Invité à se prononcer sur le recours, l'ODM qui n'y a vu aucun
argument ni moyen de preuve nouveau susceptible de l'amener à
modifier son point de vue en a proposé le rejet, par détermination du
23 décembre 2004, transmise à la recourante avec droit de réplique.
Pour l'ODM, ni l'état de santé de la recourante ni son statut de mère
élevant seule un enfant ne justifient une mesure d'inexécution du
renvoi.
Dans sa réplique du 24 janvier 2005, la recourante a réitéré son
besoin de protection, compte tenu des persécutions dont elle a été
l'objet et de son état de santé. Elle a également fait part des difficultés
de santé de sa fille et de la prochaine opération qu'elle devra subir. En
annexe à sa réplique, la recourante a joint une attestation délivrée par
le docteur D. M., spécialiste FMH en pédiatrie, lequel mentionne que
l'enfant de la recourante devra être opérée prochainement.
I.
A la demande de la juge alors chargée de l'instruction, la recourante a,
par envoi du 8 février 2005, fait parvenir un certificat médical détaillé,
relatif à son enfant.
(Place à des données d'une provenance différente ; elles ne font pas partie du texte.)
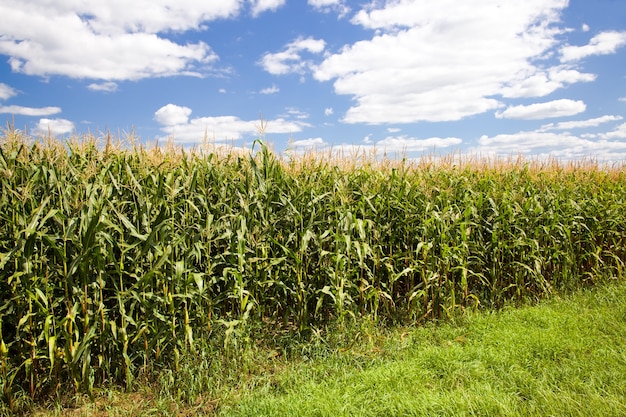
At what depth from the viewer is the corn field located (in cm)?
428

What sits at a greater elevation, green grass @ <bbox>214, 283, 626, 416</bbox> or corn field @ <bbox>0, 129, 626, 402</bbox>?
corn field @ <bbox>0, 129, 626, 402</bbox>

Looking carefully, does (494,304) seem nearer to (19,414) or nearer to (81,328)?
(81,328)

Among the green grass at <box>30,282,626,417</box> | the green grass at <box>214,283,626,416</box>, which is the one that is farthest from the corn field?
the green grass at <box>214,283,626,416</box>

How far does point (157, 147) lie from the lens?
282 inches

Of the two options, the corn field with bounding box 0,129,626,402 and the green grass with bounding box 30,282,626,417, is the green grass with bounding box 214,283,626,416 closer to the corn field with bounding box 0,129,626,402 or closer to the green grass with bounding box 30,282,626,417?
the green grass with bounding box 30,282,626,417

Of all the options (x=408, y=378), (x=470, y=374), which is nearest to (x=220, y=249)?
(x=408, y=378)

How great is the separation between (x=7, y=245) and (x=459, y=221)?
562cm

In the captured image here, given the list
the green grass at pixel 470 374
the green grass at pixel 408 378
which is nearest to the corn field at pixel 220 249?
the green grass at pixel 408 378

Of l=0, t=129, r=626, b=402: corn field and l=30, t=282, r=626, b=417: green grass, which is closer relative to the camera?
l=30, t=282, r=626, b=417: green grass

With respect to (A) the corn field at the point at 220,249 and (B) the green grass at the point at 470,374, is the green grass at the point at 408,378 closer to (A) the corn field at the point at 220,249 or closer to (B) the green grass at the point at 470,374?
(B) the green grass at the point at 470,374

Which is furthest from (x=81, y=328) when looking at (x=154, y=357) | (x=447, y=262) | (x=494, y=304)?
(x=494, y=304)

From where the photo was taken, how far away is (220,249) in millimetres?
5551

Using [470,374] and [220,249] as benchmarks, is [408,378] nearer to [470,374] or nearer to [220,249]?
[470,374]

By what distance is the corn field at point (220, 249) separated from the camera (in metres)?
4.28
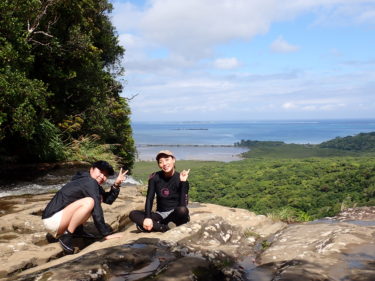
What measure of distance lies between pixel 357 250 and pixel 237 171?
288 ft

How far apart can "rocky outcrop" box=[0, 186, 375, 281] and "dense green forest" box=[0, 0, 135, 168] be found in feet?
15.5

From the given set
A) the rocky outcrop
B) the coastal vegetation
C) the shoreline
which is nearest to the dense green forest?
the rocky outcrop

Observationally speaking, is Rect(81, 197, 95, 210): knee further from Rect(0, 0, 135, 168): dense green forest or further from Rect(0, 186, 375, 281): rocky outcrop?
Rect(0, 0, 135, 168): dense green forest

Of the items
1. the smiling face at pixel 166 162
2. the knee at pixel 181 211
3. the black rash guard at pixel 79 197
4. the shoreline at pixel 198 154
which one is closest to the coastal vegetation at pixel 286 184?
the shoreline at pixel 198 154

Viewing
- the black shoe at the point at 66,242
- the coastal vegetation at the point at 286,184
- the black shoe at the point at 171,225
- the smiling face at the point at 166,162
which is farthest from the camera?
the coastal vegetation at the point at 286,184

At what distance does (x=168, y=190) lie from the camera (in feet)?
21.6

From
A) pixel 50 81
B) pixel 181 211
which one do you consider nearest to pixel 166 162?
pixel 181 211

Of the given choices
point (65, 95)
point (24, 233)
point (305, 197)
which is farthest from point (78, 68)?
point (305, 197)

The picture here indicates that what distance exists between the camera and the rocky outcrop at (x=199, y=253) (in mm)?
4340

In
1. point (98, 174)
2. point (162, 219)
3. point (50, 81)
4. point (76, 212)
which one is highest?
point (50, 81)

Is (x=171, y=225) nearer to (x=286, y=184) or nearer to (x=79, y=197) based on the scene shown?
(x=79, y=197)

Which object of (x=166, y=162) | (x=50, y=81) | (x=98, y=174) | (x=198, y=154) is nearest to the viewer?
(x=98, y=174)

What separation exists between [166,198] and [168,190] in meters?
0.17

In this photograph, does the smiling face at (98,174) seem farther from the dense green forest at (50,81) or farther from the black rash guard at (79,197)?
the dense green forest at (50,81)
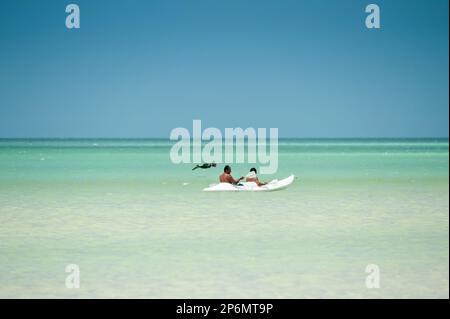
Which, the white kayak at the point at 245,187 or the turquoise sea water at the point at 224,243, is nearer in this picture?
the turquoise sea water at the point at 224,243

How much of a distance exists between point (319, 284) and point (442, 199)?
8.26 meters

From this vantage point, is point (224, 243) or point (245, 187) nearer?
point (224, 243)

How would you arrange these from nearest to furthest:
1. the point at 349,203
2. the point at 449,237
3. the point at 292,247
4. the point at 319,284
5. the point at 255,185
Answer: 1. the point at 319,284
2. the point at 292,247
3. the point at 449,237
4. the point at 349,203
5. the point at 255,185

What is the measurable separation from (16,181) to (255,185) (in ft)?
28.2

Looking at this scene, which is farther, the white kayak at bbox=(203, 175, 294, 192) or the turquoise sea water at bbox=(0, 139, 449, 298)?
the white kayak at bbox=(203, 175, 294, 192)

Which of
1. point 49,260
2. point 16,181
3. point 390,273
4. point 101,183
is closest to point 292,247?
point 390,273

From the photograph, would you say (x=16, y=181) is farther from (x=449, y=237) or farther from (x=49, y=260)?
(x=449, y=237)

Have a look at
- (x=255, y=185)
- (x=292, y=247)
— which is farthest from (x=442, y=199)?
(x=292, y=247)

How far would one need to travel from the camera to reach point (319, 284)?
6.32 metres

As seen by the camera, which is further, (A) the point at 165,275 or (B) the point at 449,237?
(B) the point at 449,237

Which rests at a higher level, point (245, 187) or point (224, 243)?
point (224, 243)
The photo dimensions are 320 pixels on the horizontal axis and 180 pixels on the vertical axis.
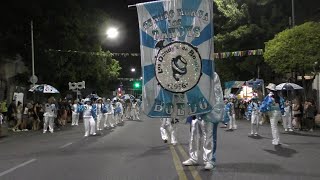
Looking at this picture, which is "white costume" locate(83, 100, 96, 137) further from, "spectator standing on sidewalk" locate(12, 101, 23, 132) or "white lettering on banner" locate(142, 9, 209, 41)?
"white lettering on banner" locate(142, 9, 209, 41)

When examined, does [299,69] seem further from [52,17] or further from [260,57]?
[52,17]

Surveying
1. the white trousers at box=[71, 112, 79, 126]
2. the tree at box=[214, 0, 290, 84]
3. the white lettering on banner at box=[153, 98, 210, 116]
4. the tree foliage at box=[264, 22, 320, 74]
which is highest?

Il appert que cette dernière souffre d'une hernie
ombilicale géante ainsi que de douleurs abdominales, nécessitant une
intervention et un suivi post-opératoire pendant 6 à 8 semaines.
J.
Par courrier du 25 mai 2007, la recourante a fait parvenir à la juge
chargée de l'instruction une attestation de membre de l'UFC section
suisse ainsi qu'une photographie prise lors d'une rencontre, en
septembre 2006, entre des militants et Monsieur Gilchrist Olympio,
chef de l'opposition, et sur laquelle elle y figure.
K.
Par courrier du 13 juillet 2007, la recourante a fait parvenir à la juge
chargée de l'instruction la copie d'un courrier adressé le 31 mai 2007
par le docteur C. H. au médecin conseil du Centre de contact Suisses-
Immigré-e-s et duquel il ressort que l'intéressée présente d'importants
problèmes psychiatriques, à savoir un état dépressif majeur
nécessitant une médication importante et un complément de
médication aux fins de traiter les troubles du sommeil.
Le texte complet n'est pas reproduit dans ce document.